Work required:
Write out the passage of the book review between "Cathedral Grove on" and "the Communication Network.", inclusive, keeping its wording unchanged.

Source text:
====================

News & Views
Review:
Finding the Mother Tree by Suzanne Simard
David Hyams reviews a recent book about the intelligence and cooperative behaviour of trees
Dr Suzanne Simard. Photograph: Wikimedia Commons
Dr Suzanne Simard is Professor of Forest Ecology at the University of British Columbia. She has gained a global reputation for her pioneering work on what has been called ‘the wood wide web’ – the discovery that trees communicate and help each other in an intelligent way. Her research to date has largely been presented through scientific papers accessible only to fellow scientists, but this book – subtitled ‘Uncovering the Wisdom and Intelligence of the Forest’ – is aimed at a general audience. It has proved to be hugely popular, and the rights have even been bought to make a Hollywood film!
In the Introduction, Simard reiterates the fundamentals of her scientific research over the last thirty years. This shows trees and plants as contributing to and being supported by ‘… a vast network of underground connections which joins young and old in perceiving, communicating and responding to one another by emitting chemical signals. Chemicals identical to our own neurotransmitters. Signals created by ions cascading across fungal membranes.’ [p.5, original italics] She describes the older trees ‘mothering their children, with Mother Trees as majestic hubs at the centre of forest communications.’ [p.5]
The book is autobiographical in several ways. Simard was born into a Québécois family living in the mountains of British Columbia, and generations of her ancestors earned a living felling trees. She is clearly motivated by a great love for the forests where she grew up, and a horror of the contemporary practice of clear cutting large areas, leaving just upturned stumps. She describes how she negotiated her way through the logging industry in order to carry out her scientific research, tucking her more controversial experiments in among mainstream ones when applying for grants. The book is also the personal story of her love for her family and friends, the changing relationships between them and bringing up her children to experience and understand the ways of the forest. She paints pictures in colloquial language, throwing in the occasional exclamation in Québécois French.
Cathedral Grove on Vancouver Island, British Columbia, a rare and endangered remnant of the ancient Douglas fir ecosystem. Photograph: Unai Arnaz Imaz/iStock
Discovering the Communication Network.

====================

(Caption-style text data)
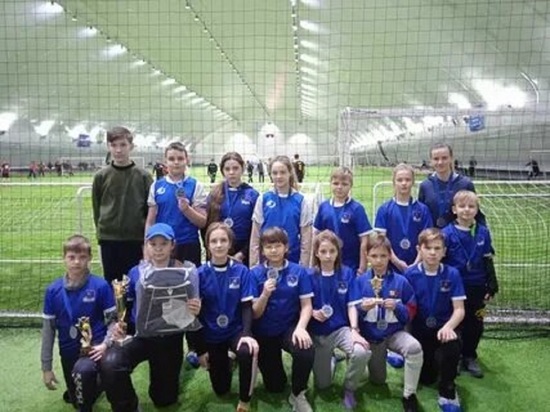 Юные бейсболисты из Костромской области заняли второе место на турнире в Петербурге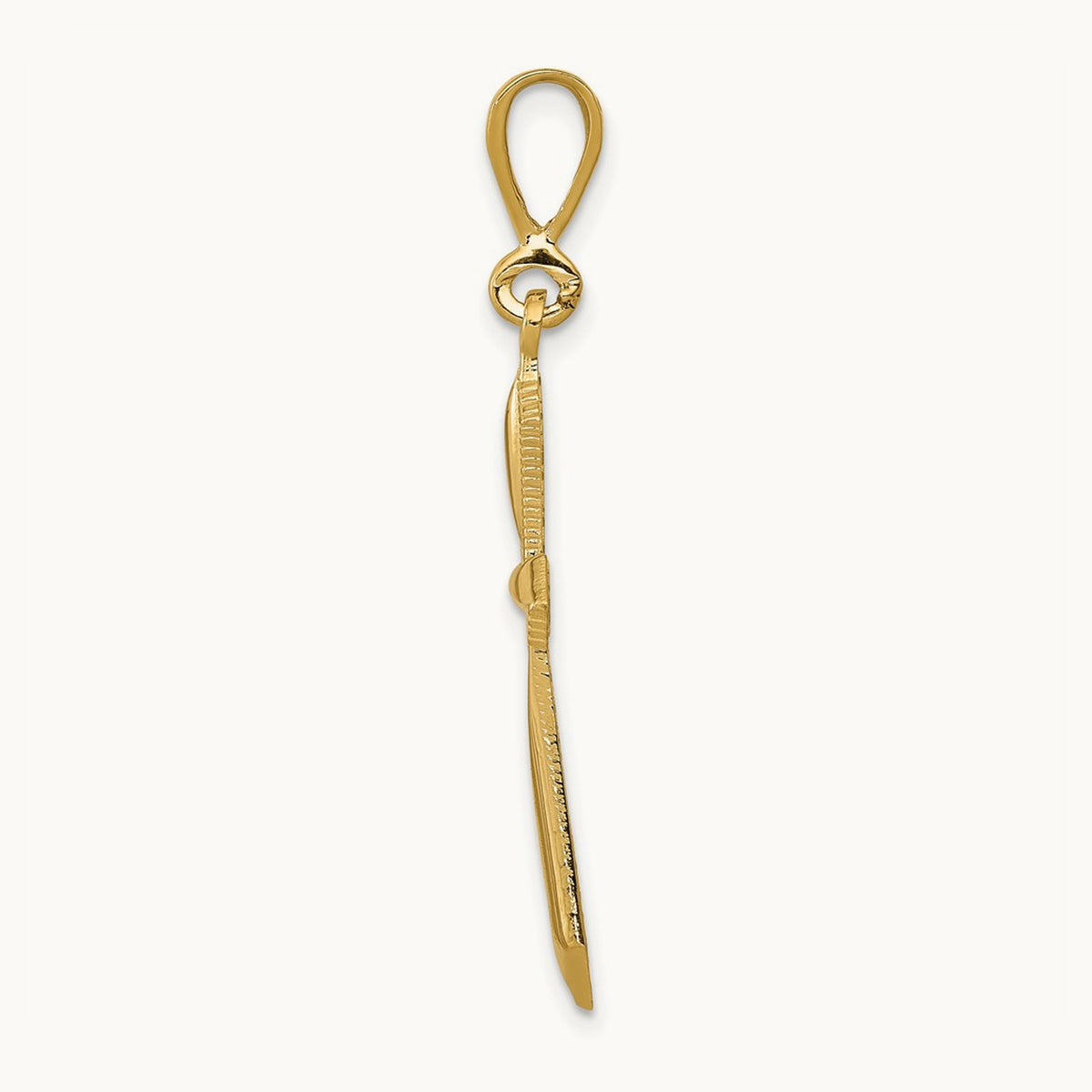 Passion Cross Pendant — photo set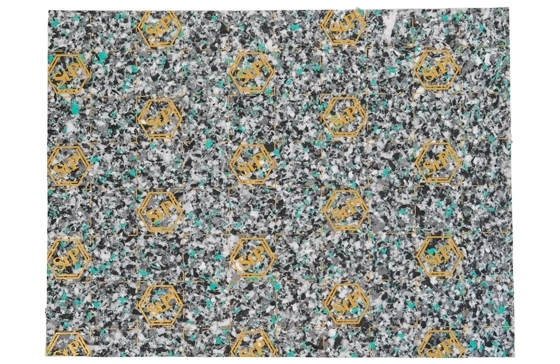 Insonorizant auto STP Blackton 8mm, 750x1000mm, Foaie - imagine 4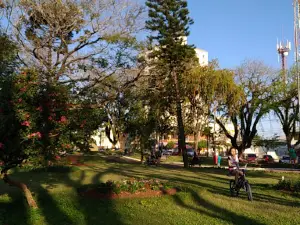 Praça Central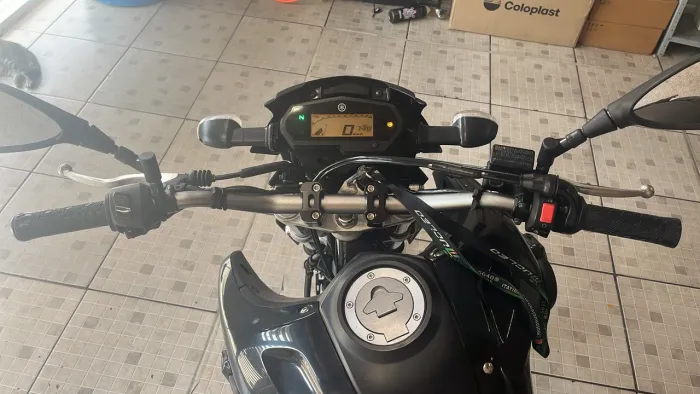 YAMAHA LANDER 250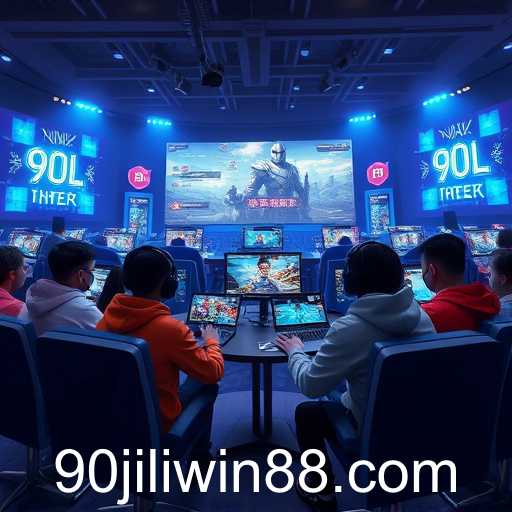 The Rise of 90JILI: Transforming Online Gaming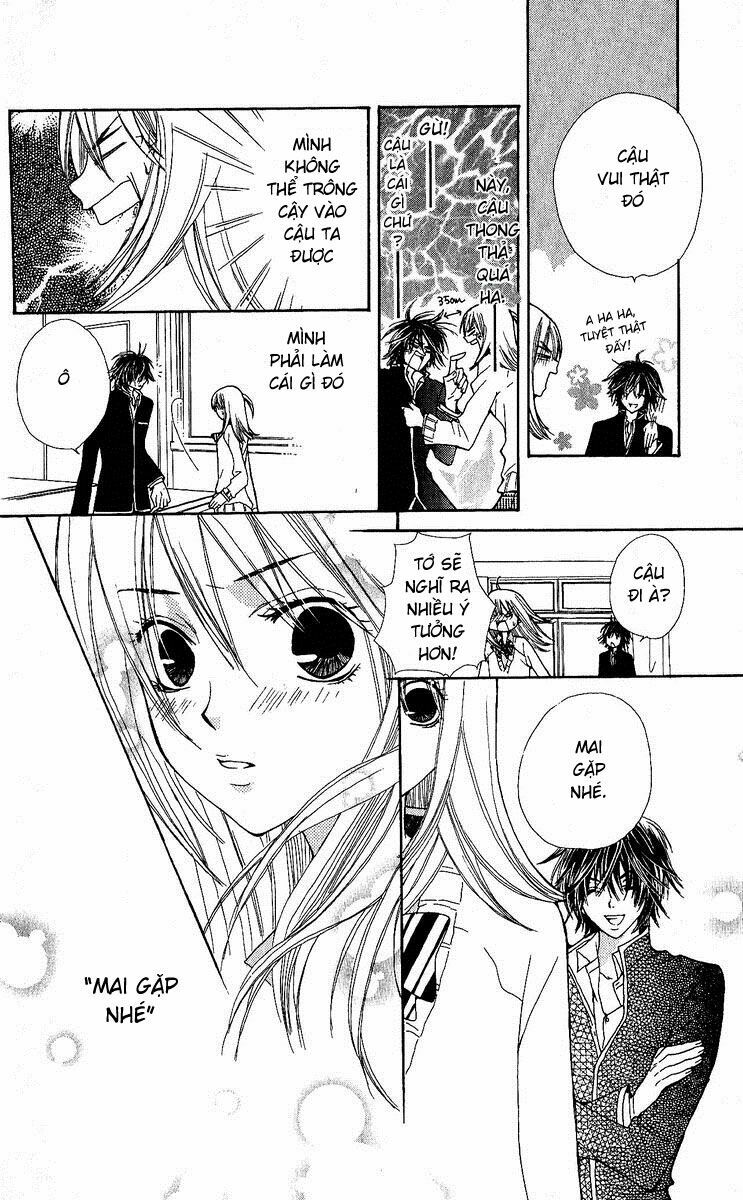 Kimi wa Girlfriend: Chapter 1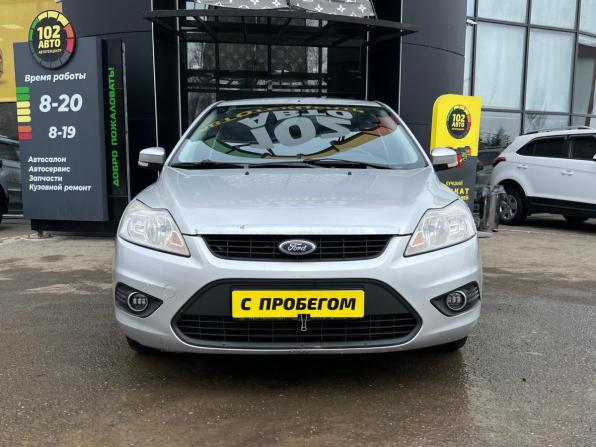 Ford Focus II Рестайлинг с пробегом 2008 года, цена 349 000 рублей, 180000 км, седан, Автокод Объявления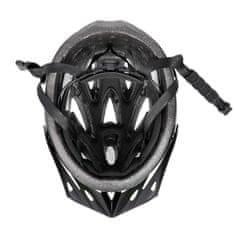 shumee MTW291 ČRNO-RUMENA VELIKOST L (55-61 CM) ČELADA NILS EXTREME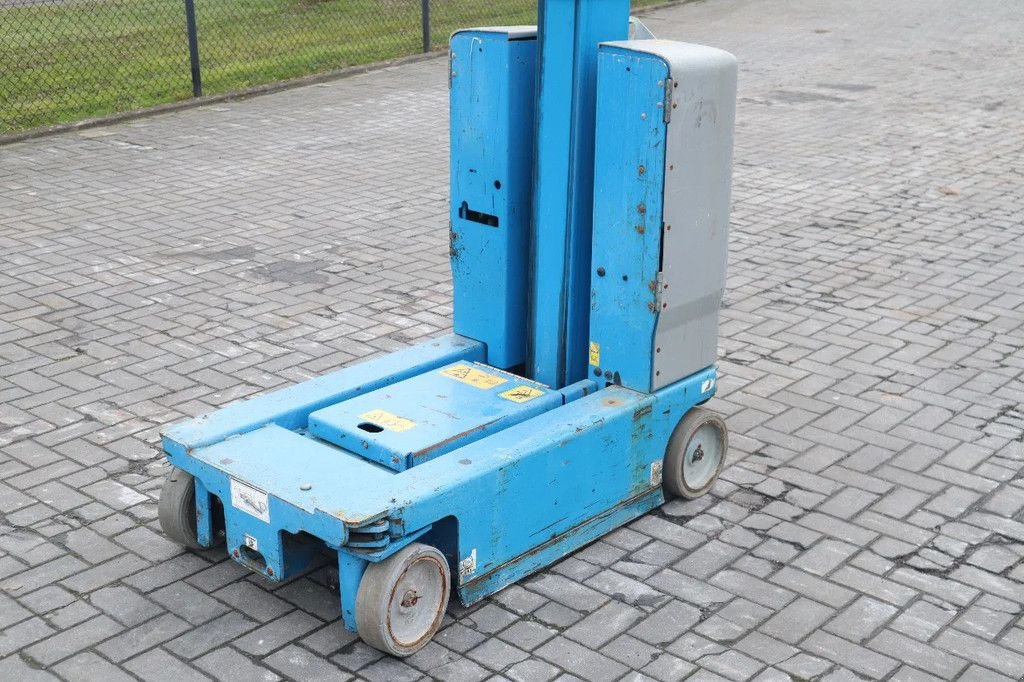 Teleskoparbeitsbühne typu Genie GRC-12 5.6 METER 227 KG, Gebrauchtmaschine v Marknesse (Obrázek 11)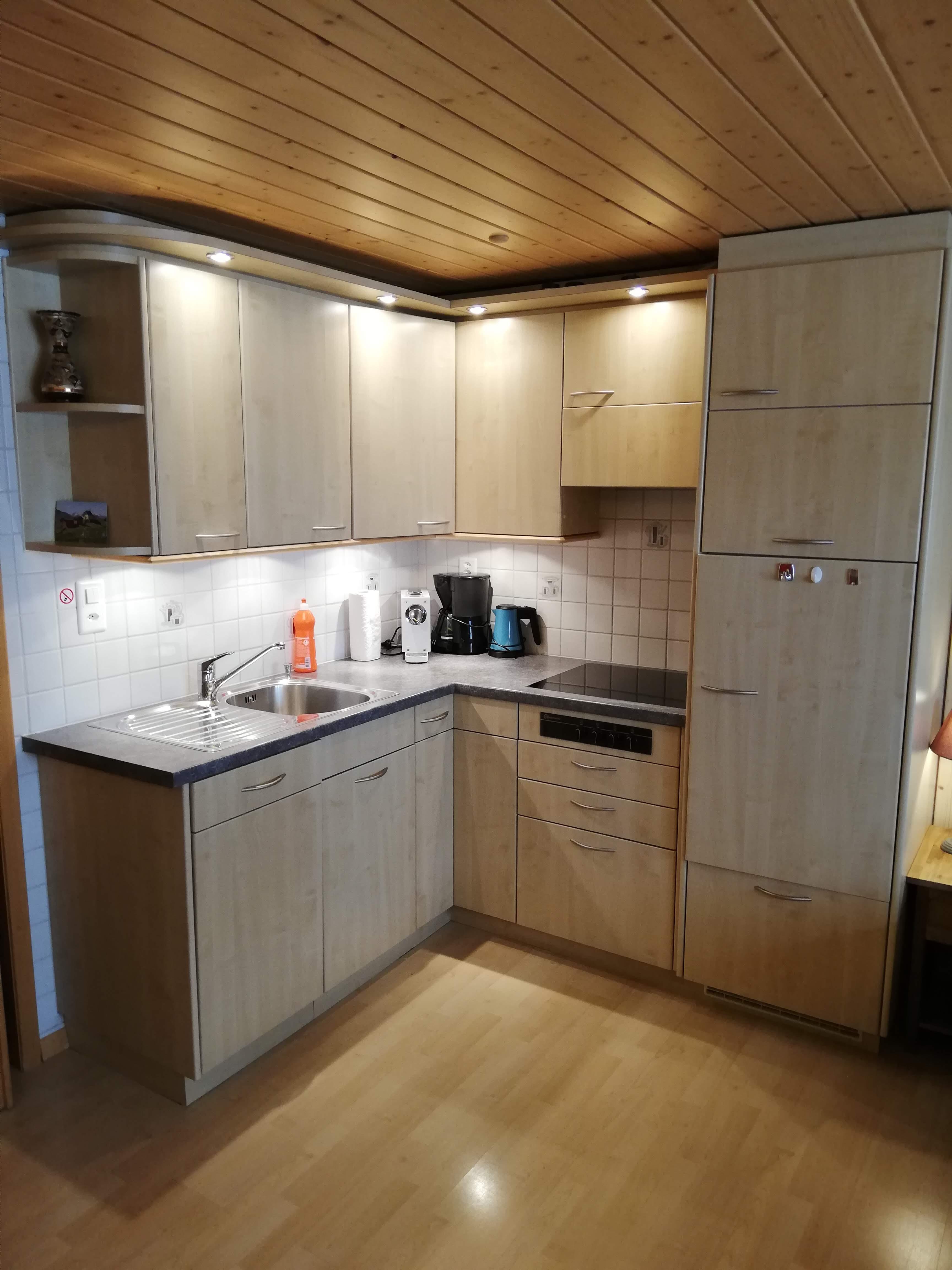 Cornelia Studio Ost - Ost_Küche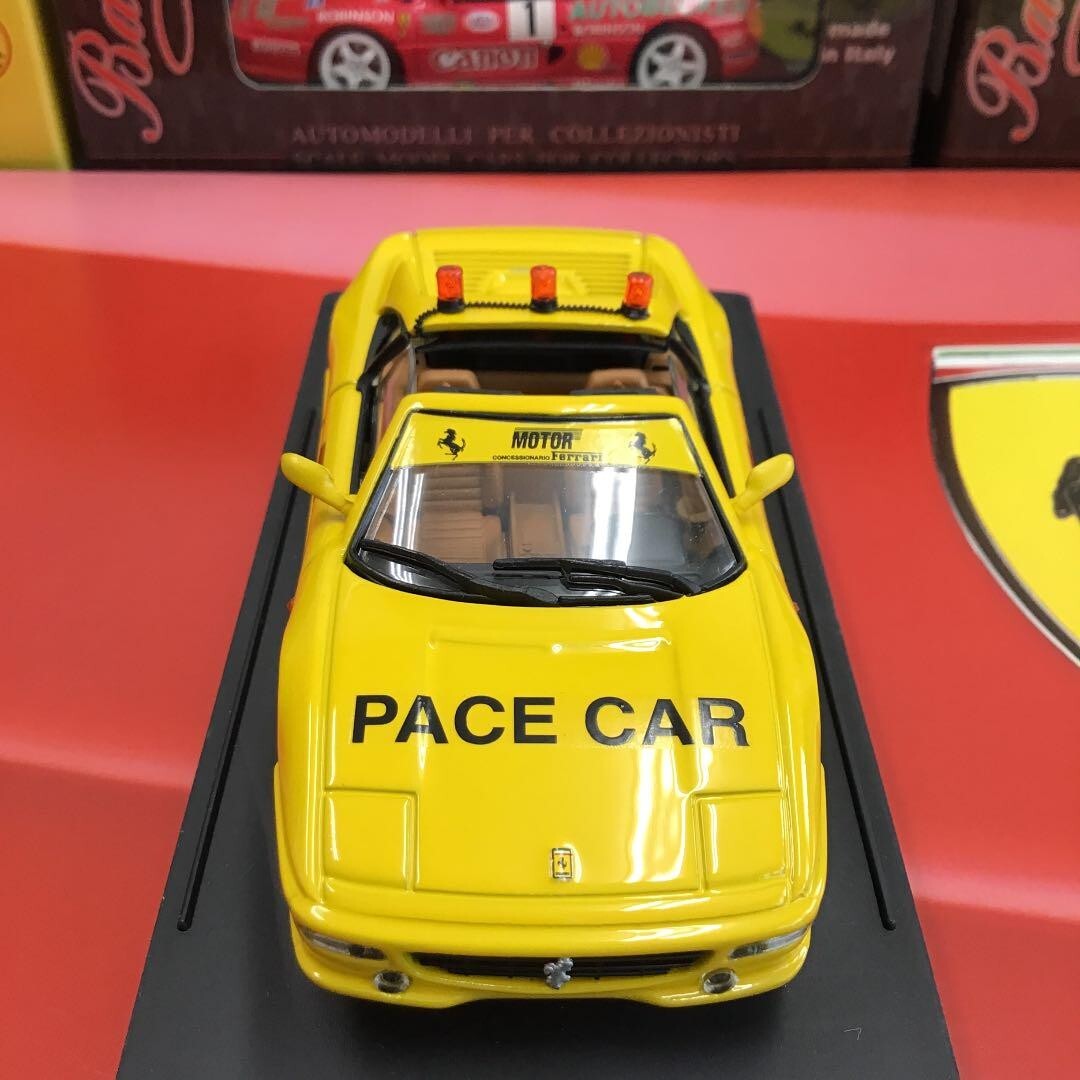 ミニカー Bang Ferrari 355 F1 Spider 1/43 Bang Ferrari 355 F1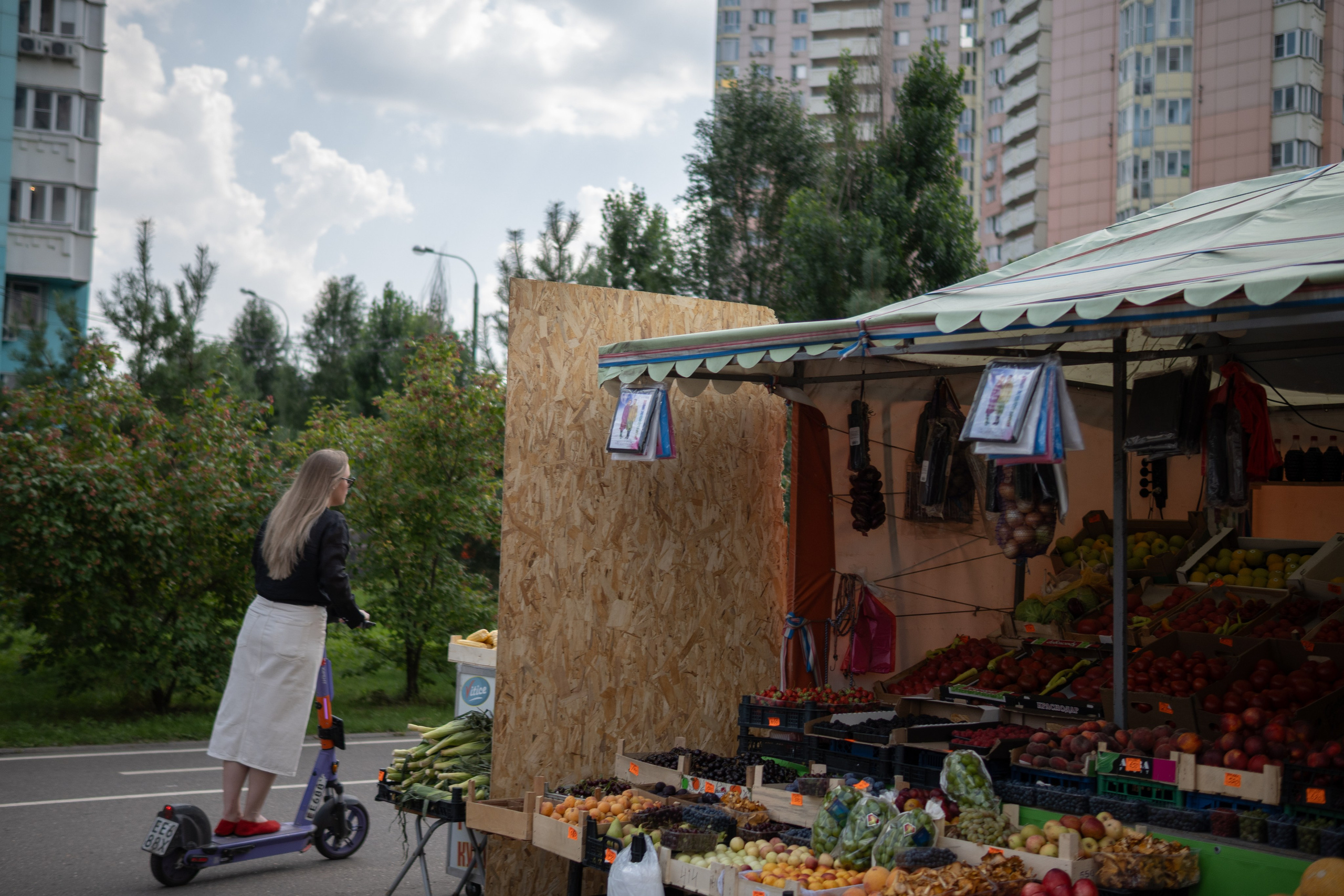 Фотосерия «180 дней лета»: визуальное летнее путешествие сквозь 180 дней — атмосфера сезона, смена настроений и света, эмоциональные состояния и летняя визуальная поэзия. Фотограф: Ожерельев Лев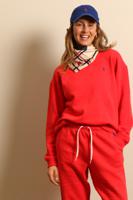 Ralph Lauren sweater Rood maat XS Katoen, Polyester 211943006005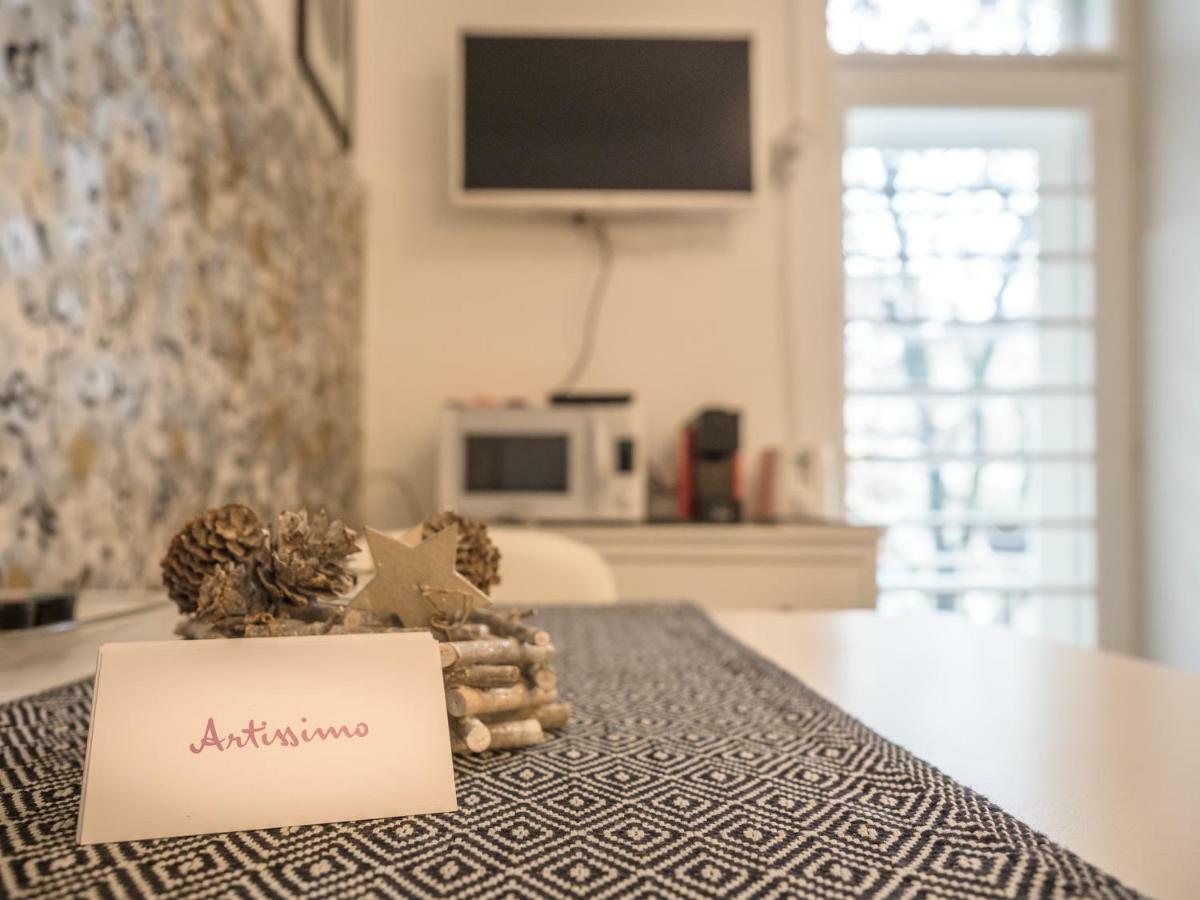Artissimo Apartments ザグレブ エクステリア 写真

====================

Reply to the task:
Cathedral Grove on Vancouver Island, British Columbia, a rare and endangered remnant of the ancient Douglas fir ecosystem. Photograph: Unai Arnaz Imaz/iStock
Discovering the Communication Network.